Ross Clark Ross Clark

Michel Barnier is wasting Theresa May’s time

How utterly predictable. As I wrote here on 5 July, Michel Barnier’s ‘considered’ judgement has been to pour a very large bucket of eau onto Theresa May’s carefully-crafted proposals to try to reach a compromise with the EU. Her time, her officials’ time and the time her cabinet spent at Chequers was utterly wasted. Barnier was always going to turn his nose up at whatever Britain proposed. It has been clear for months that that is his strategy: to stonewall all proposals put to him by Britain in the hope that he will be able to bounce Britain into a bad deal (for us) at the last moment. Just read his statement:

“The EU cannot and the EU will not delegate the application of its customs policy, of its rules, VAT and excise duty collections to a non-member who would not be subject to the EU’s governance structures.”    

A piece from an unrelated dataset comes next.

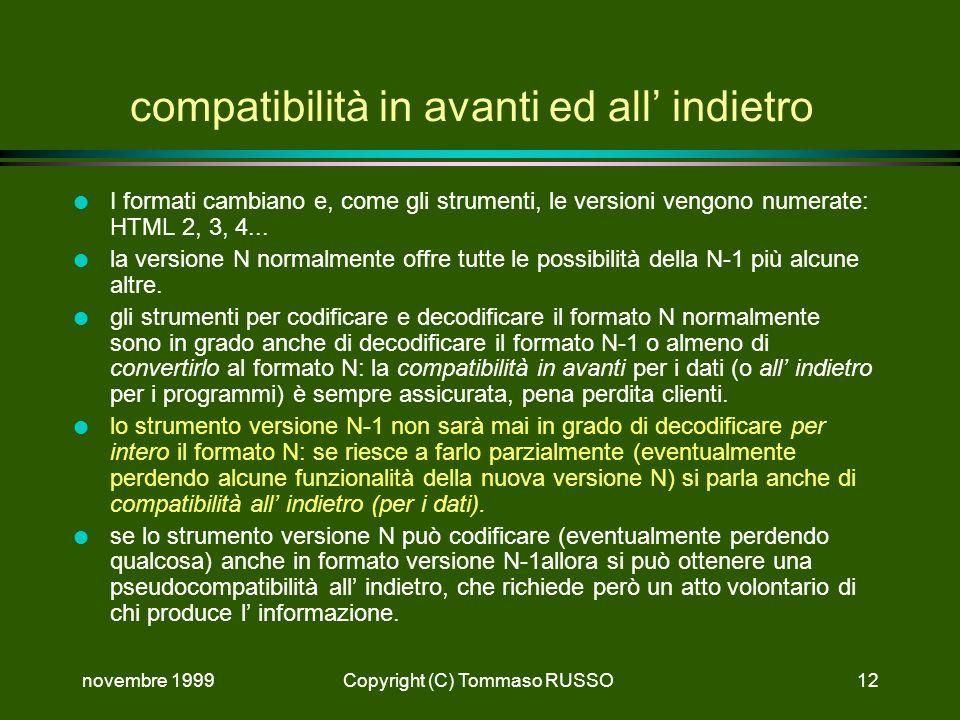 novembre 1999Copyright (C) Tommaso RUSSO12 compatibilità in avanti ed all indietro l I formati cambiano e, come gli strumenti, le versioni vengono numerate: HTML 2, 3, 4...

It is quite clear from this that he will not accept any customs arrangement which falls short of Britain continuing to be a member of the customs union, subject to all its rules and strictures even though we will have had no say in them. Some this week have raised the possibility of a Norway-style deal, where Britain stays in the single market but not the customs union. But Barnier will continue to use the pretext of the Irish border to frustrate this – customs union membership, and the jurisdiction of the European Court of Justice it would have to be.

That would mean Britain being unable to make any deals with outside countries – which, of course, is the whole point. Michel Barnier sees his job as neutralising a post-Brexit Britain as an economic threat to the protectionist EU. He will tolerate no arrangement which would allow Britain to develop a liberalised economy which sucks trade and investment from the rest of Europe. But then that is one of the whole points of Brexit: to free up trade with the wider world. Without the freedom to do that there is no point in Brexit whatsoever.    

The question now is how much longer May wants to carry on with these farcical negotiations with Barnier. By sending herself and her ministers to talk with EU governments directly she is at last realising the need to appeal over Barnier’s head. Barnier yesterday scoffed at the suggestion that the government will find any chink in the EU’s armour this way. There is some reason to question his confidence on this, given that May is reported to have cleared her Brexit plan with Angela Merkel before presenting it to her cabinet. But if the charm offensive on the EU’s other governments fails to produce instant results there really is only one option: to walk away from the negotiations and prepare for a ‘no deal’ Brexit – preparations which must include an aggressive programme of trade negotiations with other countries plus cutting taxes and other barriers to attract investment in Britain.

At the same time, Theresa May should be saying to the EU: we are very keen to restart trade negotiations with the EU, too – providing, that is, they do not involve Michel Barnier, because if they do they will be doomed to fail.

I say there is no alternative to this. There is, of course, an alternative of sorts: capitulation, involving Britain either accepting everything Barnier wants, or abandoning Brexit altogether and staying in the EU under current arrangements.

Trouble is, capitulation will get May marched to the scaffold within five minutes. It is not a comfortable choice which awaits her, but it is really not a difficult one.